(Data for processing):
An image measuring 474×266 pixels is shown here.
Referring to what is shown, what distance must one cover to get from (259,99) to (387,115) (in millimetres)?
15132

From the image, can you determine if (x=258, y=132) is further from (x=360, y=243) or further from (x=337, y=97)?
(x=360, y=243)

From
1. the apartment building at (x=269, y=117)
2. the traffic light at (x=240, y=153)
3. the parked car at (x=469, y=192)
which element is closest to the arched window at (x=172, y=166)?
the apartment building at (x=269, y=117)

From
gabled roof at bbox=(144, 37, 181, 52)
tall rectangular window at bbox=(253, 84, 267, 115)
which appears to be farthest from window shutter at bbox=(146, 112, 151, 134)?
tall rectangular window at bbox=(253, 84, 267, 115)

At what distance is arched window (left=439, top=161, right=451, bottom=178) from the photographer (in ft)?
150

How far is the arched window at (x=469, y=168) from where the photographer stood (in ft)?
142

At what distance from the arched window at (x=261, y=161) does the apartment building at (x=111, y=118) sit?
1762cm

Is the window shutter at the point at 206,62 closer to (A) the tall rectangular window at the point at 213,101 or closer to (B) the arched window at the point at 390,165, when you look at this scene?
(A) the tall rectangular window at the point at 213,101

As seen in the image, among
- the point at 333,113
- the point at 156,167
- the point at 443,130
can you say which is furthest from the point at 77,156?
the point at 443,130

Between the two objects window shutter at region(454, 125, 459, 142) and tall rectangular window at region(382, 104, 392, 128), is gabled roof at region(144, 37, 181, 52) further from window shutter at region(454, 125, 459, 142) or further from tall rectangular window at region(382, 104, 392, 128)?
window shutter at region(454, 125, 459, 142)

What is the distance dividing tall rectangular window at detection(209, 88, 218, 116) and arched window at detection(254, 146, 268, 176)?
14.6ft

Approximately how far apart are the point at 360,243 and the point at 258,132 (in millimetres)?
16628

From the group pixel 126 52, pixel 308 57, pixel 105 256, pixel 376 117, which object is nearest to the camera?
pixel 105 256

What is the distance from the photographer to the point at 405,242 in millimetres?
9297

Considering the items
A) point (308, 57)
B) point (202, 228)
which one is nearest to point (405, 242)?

(Stated task):
Copy each record from above without leaving any out.

(Correct result):
An image measuring 474×266 pixels is shown here.
Referring to what is shown, what distance must one cover to get from (259,99) to (387,115) (in millimetres)?
15132

From the image, can you determine if (x=258, y=132) is further from (x=360, y=243) or further from (x=337, y=97)?
(x=360, y=243)

From
1. the apartment building at (x=269, y=117)
2. the traffic light at (x=240, y=153)
3. the parked car at (x=469, y=192)
which element is closest to the arched window at (x=172, y=166)?
the apartment building at (x=269, y=117)

From
gabled roof at bbox=(144, 37, 181, 52)
tall rectangular window at bbox=(253, 84, 267, 115)
which appears to be farthest from window shutter at bbox=(146, 112, 151, 134)?
tall rectangular window at bbox=(253, 84, 267, 115)

At what distance is arched window (left=439, top=161, right=451, bottom=178) from the photographer (in ft)?
150

How far is the arched window at (x=469, y=168) from where the photographer stood (in ft)?
142

At what distance from the arched window at (x=261, y=161) does the apartment building at (x=111, y=118) sit?
1762cm

Is the window shutter at the point at 206,62 closer to (A) the tall rectangular window at the point at 213,101 or closer to (B) the arched window at the point at 390,165, when you look at this scene?
(A) the tall rectangular window at the point at 213,101

As seen in the image, among
- the point at 333,113
- the point at 156,167
- the point at 443,130
can you say which is furthest from the point at 77,156?
the point at 443,130

Between the two objects window shutter at region(454, 125, 459, 142) and tall rectangular window at region(382, 104, 392, 128), is gabled roof at region(144, 37, 181, 52) further from window shutter at region(454, 125, 459, 142) or further from tall rectangular window at region(382, 104, 392, 128)?
window shutter at region(454, 125, 459, 142)

What is the distance dividing tall rectangular window at detection(209, 88, 218, 116) and arched window at detection(254, 146, 268, 176)?
14.6ft

Approximately how far apart are the point at 360,243 and the point at 258,132 (in millimetres)?
16628

From the group pixel 126 52, pixel 308 57, pixel 105 256, pixel 376 117, which object is nearest to the camera?
pixel 105 256

What is the distance from the photographer to the point at 405,242 in millimetres?
9297

Considering the items
A) point (308, 57)
B) point (202, 228)
which one is nearest to point (405, 242)?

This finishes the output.